Yapay zekâ teknolojisine rağmen, eğer duygular ve onları yönetme gücü bu teknolojiye eşlik etmezse yazarlık, ressamlık, bestekârlık gibi duygusal yetenek gerektiren meslekler yine de kaybolmayacaktır kanımca. Artık İnternet’in olmazsa olmaz bir parçası olan içerikler, her biri farklı insanlar tarafından yazıldığında arama motoru tarafından daha etkili bir içerik olarak algılanıyor. Buna göre, teknolojinin erişemeyeceği alan yine de insanların düşünceleriyle ortaya çıkardığı duygular ve bu duygularla anlattığı içerikler olacaktır. İnsana dair duygu, maneviyat gibi değerlerin ışığında tasarlanmış yazılı, sözel ve görsel eserler, uzunca süre bu yarışı yine de önde tamamlayacaktır. Dünyanın en güzel bestesini yapabilecek bir yapay zekâ robotu ile dünyanın en iyi insan bestecisini kıyaslamış olsak derinlerde bir yerde yine de bize dair ve bizden bir parça taşıyan insanın bestelediği eseri daha hoş bulabiliriz belki de… 

Hollywood filmlerinde geçmişten günümüze sıklıkla gözümüze sokulan salgınlar, virüsler ve hastalıkların dünyayı değiştirdiği, robotların dünyayı ele geçirdiği ve insanlığın yavaştan yok edildiği senaryolar, son 3 yılda gördük ki hiç de sadece senaryodan ibaret değilmiş. Bu da demek oluyor ki yapay zekâ bir gün tüm dünyayı, dünyanın tüm yönetimini ele geçirebilir. Buna rağmen, ben yine de her zaman sonu mutlu biten ve filmin sonunda daima insanlığın kazanan taraf olduğu filmleri daha çok seviyorum ve akla yatkın buluyorum.

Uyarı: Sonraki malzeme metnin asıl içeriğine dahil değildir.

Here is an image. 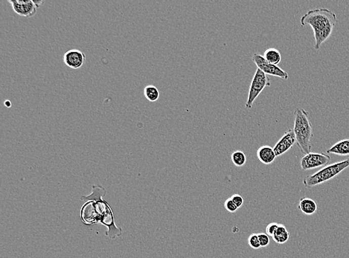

İnsanlık ve yapay zekâ arasındaki bu ölesiye savaşın, daha yüzyıllar boyunca süreceğine ve insanlığın tamamen robotlaştırılmadan tüm yetkinin yapay zekâ teknolojisinin eline geçmeyeceğini düşünüyorum. Dünyanın, insanlığın ve hatta süper zekâlı robotların bile insanlara daha uzun süre ihtiyacı olacak gibi görünüyor…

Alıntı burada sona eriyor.